A Word About Extremism








































Like many of you, I watched the assault on the U.S. Capitol Building yesterday with shock and indignation.

So, I wanted to comment on that.

Let's begin with a few definitions (compliments of thesaurus.com):

1. Extremism:  A tendency or disposition to go to extremes or an instance of going to extremes, especially in political matters: leftist extremism; the extremism of the Nazis.

An associated word is Bigotry.

2. Bigotry: Stubborn and complete intolerance of any creed, belief, or opinion that differs from one's own.

the actions, beliefs, prejudices, etc., of a bigot. 

And last, the word intolerance.

3. Intolerance: Lack of tolerance; unwillingness or refusal to tolerate or respect opinions or beliefs contrary to one's own.

Unwillingness or refusal to tolerate or respect persons of a different social group, especially members of a minority group.

- - - It is patently obvious that after 2 months of detailed investigation and analysis, the 2020 Presidential election in the United States was conducted fairly and in a proper way, with no significant amount of voter fraud.

So, why did an angry mob storm and take over the Capitol during a joint session of Congress yesterday?
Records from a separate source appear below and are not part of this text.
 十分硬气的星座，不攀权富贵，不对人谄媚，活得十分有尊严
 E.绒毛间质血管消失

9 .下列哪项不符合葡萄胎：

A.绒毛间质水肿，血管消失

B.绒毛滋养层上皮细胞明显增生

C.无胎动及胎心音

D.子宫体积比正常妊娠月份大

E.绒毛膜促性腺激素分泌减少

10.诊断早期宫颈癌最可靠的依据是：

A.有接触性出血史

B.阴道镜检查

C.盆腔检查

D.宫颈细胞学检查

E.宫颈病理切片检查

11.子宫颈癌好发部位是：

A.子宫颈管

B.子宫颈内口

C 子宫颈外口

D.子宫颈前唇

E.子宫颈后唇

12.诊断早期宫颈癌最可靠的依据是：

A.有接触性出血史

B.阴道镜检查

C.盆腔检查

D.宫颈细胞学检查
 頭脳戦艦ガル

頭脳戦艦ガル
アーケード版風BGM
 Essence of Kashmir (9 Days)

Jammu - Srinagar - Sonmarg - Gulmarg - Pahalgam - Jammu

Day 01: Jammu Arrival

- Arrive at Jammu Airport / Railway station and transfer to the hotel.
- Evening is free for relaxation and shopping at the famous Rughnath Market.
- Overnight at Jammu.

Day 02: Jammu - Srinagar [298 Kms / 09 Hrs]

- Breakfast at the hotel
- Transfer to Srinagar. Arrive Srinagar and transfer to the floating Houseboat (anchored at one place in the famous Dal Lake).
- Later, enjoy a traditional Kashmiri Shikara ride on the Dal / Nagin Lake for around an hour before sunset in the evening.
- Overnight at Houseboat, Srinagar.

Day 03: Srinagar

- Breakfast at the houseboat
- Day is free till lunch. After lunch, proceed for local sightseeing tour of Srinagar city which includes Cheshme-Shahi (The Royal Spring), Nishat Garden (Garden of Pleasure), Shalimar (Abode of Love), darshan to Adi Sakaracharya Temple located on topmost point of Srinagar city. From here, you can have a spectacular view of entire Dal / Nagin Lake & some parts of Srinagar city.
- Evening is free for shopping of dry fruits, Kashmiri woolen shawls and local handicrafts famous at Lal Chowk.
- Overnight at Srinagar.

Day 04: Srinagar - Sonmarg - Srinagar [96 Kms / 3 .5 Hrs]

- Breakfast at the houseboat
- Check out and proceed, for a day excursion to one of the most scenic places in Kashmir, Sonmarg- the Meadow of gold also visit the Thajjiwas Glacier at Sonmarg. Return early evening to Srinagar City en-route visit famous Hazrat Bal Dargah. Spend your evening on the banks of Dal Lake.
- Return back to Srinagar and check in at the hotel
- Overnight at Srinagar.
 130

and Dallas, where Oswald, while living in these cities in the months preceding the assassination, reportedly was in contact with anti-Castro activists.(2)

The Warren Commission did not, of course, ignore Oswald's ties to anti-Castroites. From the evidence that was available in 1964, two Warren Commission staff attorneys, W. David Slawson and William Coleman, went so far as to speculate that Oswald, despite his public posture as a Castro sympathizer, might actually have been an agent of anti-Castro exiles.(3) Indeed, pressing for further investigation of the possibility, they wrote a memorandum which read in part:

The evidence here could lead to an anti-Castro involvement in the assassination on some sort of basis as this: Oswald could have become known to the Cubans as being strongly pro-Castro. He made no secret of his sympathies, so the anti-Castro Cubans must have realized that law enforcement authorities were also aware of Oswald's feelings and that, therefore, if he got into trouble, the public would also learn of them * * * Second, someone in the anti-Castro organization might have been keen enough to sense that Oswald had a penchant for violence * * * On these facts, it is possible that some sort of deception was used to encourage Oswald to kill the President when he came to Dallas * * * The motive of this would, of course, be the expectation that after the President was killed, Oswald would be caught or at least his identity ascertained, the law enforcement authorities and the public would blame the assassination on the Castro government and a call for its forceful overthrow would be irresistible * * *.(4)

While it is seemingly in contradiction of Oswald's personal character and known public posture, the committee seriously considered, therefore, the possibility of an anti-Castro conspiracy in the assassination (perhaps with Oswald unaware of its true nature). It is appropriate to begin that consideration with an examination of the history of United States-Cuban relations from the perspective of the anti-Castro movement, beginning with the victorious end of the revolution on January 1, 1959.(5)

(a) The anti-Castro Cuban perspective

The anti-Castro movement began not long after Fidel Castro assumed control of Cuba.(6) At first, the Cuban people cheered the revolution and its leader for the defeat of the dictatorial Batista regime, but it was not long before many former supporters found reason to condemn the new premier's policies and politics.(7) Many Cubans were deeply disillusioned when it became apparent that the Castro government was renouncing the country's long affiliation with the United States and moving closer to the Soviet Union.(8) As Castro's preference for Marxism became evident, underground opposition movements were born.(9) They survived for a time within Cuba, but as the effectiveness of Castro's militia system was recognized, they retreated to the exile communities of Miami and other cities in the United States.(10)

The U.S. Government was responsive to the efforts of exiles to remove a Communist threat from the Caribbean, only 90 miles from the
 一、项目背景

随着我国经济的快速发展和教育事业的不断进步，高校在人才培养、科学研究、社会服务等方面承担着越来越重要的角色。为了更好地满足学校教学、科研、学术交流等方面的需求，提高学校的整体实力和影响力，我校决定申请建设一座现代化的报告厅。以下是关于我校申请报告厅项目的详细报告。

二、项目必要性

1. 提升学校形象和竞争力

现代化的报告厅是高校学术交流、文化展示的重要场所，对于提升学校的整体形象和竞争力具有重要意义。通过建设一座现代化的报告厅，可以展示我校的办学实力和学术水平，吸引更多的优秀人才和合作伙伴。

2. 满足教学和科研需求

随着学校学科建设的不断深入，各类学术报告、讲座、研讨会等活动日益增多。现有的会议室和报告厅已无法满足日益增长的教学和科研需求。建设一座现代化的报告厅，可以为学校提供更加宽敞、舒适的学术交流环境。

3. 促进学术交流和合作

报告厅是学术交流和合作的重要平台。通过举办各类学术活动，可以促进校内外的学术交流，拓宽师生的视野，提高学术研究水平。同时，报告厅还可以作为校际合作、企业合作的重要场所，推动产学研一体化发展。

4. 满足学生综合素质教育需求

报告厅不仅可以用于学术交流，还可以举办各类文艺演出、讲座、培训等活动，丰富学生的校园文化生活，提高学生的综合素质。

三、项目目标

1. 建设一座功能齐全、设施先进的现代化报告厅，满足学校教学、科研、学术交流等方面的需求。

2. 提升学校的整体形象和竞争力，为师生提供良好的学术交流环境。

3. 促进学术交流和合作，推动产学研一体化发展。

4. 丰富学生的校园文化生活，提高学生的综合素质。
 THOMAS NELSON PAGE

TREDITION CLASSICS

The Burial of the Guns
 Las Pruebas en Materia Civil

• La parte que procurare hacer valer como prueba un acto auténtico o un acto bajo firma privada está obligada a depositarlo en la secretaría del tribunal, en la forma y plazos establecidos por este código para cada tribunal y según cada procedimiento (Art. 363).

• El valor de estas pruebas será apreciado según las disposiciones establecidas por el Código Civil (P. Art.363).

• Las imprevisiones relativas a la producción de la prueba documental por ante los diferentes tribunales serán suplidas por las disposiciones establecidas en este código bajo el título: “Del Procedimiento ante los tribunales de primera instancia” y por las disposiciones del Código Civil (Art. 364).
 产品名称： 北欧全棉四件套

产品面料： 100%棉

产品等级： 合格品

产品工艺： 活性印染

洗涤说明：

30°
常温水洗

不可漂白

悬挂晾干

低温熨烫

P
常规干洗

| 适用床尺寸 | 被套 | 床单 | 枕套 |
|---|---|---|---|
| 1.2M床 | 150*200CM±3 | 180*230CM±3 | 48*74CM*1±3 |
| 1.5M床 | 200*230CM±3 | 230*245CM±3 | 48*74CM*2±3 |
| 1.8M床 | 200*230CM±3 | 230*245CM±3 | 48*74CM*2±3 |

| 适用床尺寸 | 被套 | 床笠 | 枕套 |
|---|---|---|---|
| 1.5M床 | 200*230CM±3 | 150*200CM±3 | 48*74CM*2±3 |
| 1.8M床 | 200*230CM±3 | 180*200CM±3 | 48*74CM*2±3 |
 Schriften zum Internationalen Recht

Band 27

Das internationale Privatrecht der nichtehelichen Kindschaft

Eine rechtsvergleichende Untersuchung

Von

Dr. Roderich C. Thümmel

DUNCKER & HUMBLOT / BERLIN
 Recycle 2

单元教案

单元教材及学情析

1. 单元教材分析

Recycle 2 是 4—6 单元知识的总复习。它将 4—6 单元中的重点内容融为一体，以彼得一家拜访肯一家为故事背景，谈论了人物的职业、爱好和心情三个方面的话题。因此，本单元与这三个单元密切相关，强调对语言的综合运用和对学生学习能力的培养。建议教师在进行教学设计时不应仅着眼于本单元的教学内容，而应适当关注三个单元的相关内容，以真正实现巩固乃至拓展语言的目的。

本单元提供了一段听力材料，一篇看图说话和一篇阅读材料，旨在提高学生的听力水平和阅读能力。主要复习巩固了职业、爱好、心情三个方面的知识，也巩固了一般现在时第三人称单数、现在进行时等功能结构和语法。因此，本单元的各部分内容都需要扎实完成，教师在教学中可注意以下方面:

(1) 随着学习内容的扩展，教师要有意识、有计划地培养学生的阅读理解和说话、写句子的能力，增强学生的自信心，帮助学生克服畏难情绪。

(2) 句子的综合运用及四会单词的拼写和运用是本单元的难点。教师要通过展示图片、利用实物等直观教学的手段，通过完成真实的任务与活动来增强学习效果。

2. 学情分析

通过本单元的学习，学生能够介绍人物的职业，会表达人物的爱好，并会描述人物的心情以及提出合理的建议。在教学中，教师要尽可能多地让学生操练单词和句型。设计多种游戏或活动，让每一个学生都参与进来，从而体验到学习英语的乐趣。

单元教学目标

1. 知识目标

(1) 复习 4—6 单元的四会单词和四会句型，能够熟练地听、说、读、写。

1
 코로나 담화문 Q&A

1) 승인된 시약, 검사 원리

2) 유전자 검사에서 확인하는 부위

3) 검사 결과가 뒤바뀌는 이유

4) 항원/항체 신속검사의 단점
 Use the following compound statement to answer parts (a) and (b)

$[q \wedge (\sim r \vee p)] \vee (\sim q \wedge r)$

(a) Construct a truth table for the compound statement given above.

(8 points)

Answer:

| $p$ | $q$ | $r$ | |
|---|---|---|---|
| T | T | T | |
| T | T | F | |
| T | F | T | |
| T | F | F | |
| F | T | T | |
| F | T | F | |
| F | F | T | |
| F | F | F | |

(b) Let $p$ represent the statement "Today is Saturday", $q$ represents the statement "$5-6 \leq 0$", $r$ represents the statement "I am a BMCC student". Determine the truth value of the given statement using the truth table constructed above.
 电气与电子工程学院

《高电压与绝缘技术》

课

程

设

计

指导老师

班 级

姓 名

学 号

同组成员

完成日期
Because of the 3 definitions above.

That mob did not like the 2020 Presidential election result - which candidate Joe Biden won by 7+ million votes -  and they wanted to change the result illegally.

... So, when did the United States become such a bastion of extreme and intolerant behavior as we witnessed yesterday?

When I was in school, we were taught that the U.S. was a melting pot of people from all over the world, but with the same basic ideal: If you came here, and you worked hard + together, you could do anything and become anyone.

My high school soccer coach came from the country of Greece, and he told us that he heard the streets were paved with gold here when he was a boy in Greece.

He wanted to become a U.S. citizen so bad, that he joined the U.S. Air Force, to qualify for that distinction quickly.

He was a good man, a great coach, and an awesome American - and I feel lucky to have known him and played on his team.

There are many millions of Americans just like him - which makes the United States a very special and unique place.

We at The Life Writer, Ltd. condemn extremism, bigotry, and intolerance in the strongest possible terms.  

... And I don't usually discuss religion or my own religious view much - especially online -  but I am going to today, in light of the attack we saw on the U.S. Capitol building yesterday.

I was raised as a Catholic (I was even an altar boy) but I strayed from that religion during college, and morphed my own belief into a hybrid blend of Christianity and Buddhism.

I believe that every person has a soul, and that every person comes here for a reason.

And because of that, no person or group (including sex, creed, religion, or race) is inherently any better - or worse - than any other.

And no one has the right to hurt or disenfranchise others either.

We all come here to do the best we can in this life.

And life - even if extremely challenging, frustrating, and unfair - is a divine gift itself.

I also believe that when we die, we will be judged by God for our effort and intention here, as well as for how we've helped others.

So, extremists, you might want to consider that possibility; that you will be judged by God and punished or rewarded appropriately for what you do in life.

It is in your own interest to not act in extreme ways.

We are all Americans, and we all have the same rights here.

I was happy to see President-elect Joe Biden come on the television yesterday during the crisis and deliver the thoughtful and reassuring message that he did.

The vast majority of Americans (95%) are just like him: Honest, fair, and hardworking people that just want to live and provide for their families properly.

It is amazing (truly) that the U.S. Congress was able to complete the 2020 Presidential Election certification process yesterday after that turmoil at the Capitol.

I was surprised and very impressed that they did.

On January 20th - 13 days from today -  a new United States President will be sworn into office.  Hopefully after that happens, the recent surge in extremism, bigotry, and intolerance will end, or at least be significantly reduced.

Because extremism has no place in this great country - and it should never be tolerated.